Set exercise:
Starting with the line containing "Upon examining" and going on through the end of the entries, write those lines out again with "nearest" switched to "closest" and nothing else changed.

+++ Data

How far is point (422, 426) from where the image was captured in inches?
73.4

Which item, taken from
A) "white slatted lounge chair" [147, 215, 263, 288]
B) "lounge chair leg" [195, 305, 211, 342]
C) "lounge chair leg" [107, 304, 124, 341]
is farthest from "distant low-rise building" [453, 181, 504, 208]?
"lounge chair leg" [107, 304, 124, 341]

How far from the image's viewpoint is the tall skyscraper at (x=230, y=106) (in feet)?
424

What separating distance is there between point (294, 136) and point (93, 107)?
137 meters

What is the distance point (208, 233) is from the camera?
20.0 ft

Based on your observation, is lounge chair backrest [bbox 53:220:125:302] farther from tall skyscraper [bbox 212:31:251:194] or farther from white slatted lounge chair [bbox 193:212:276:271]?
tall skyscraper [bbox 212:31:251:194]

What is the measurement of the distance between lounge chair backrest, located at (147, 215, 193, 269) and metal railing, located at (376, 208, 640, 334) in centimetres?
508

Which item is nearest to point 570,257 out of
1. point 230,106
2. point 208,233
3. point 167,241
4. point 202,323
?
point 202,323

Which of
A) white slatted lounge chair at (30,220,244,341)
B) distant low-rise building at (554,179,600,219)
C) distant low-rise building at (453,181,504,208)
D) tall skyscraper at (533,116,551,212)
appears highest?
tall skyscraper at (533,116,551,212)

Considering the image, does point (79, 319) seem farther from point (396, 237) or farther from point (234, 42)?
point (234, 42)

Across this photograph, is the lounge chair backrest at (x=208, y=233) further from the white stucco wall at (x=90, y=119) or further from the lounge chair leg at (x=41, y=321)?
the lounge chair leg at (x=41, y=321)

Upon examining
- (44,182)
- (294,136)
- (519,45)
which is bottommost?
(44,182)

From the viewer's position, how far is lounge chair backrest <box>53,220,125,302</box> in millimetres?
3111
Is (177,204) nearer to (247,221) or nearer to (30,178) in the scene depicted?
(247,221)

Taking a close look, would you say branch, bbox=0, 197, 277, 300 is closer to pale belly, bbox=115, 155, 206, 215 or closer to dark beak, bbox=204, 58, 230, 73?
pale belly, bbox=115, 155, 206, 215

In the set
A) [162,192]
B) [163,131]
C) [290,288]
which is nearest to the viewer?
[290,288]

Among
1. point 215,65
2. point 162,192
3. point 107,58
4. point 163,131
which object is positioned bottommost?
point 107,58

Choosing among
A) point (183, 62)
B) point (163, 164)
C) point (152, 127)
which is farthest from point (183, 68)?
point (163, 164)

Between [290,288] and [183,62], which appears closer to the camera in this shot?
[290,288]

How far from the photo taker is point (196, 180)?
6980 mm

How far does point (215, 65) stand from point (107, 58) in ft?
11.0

++++++

Task result:
Upon examining
- (44,182)
- (294,136)
- (519,45)
which is bottommost?
(44,182)

From the viewer's position, how far is lounge chair backrest <box>53,220,125,302</box> in millimetres?
3111
Is (177,204) nearer to (247,221) or nearer to (30,178) in the scene depicted?
(247,221)

Taking a close look, would you say branch, bbox=0, 197, 277, 300 is closer to pale belly, bbox=115, 155, 206, 215 or closer to dark beak, bbox=204, 58, 230, 73?
pale belly, bbox=115, 155, 206, 215

In the set
A) [162,192]
B) [163,131]
C) [290,288]
which is closest to the viewer?
[290,288]

Among
1. point 215,65
2. point 162,192
3. point 107,58
4. point 163,131
which object is positioned bottommost?
point 107,58

Choosing among
A) point (183, 62)
B) point (163, 164)
C) point (152, 127)
which is farthest from point (183, 68)?
point (163, 164)

Between [290,288] and [183,62], which appears closer to the camera in this shot?
[290,288]

How far from the photo taker is point (196, 180)?
6980 mm

How far does point (215, 65) stand from point (107, 58) in ft?
11.0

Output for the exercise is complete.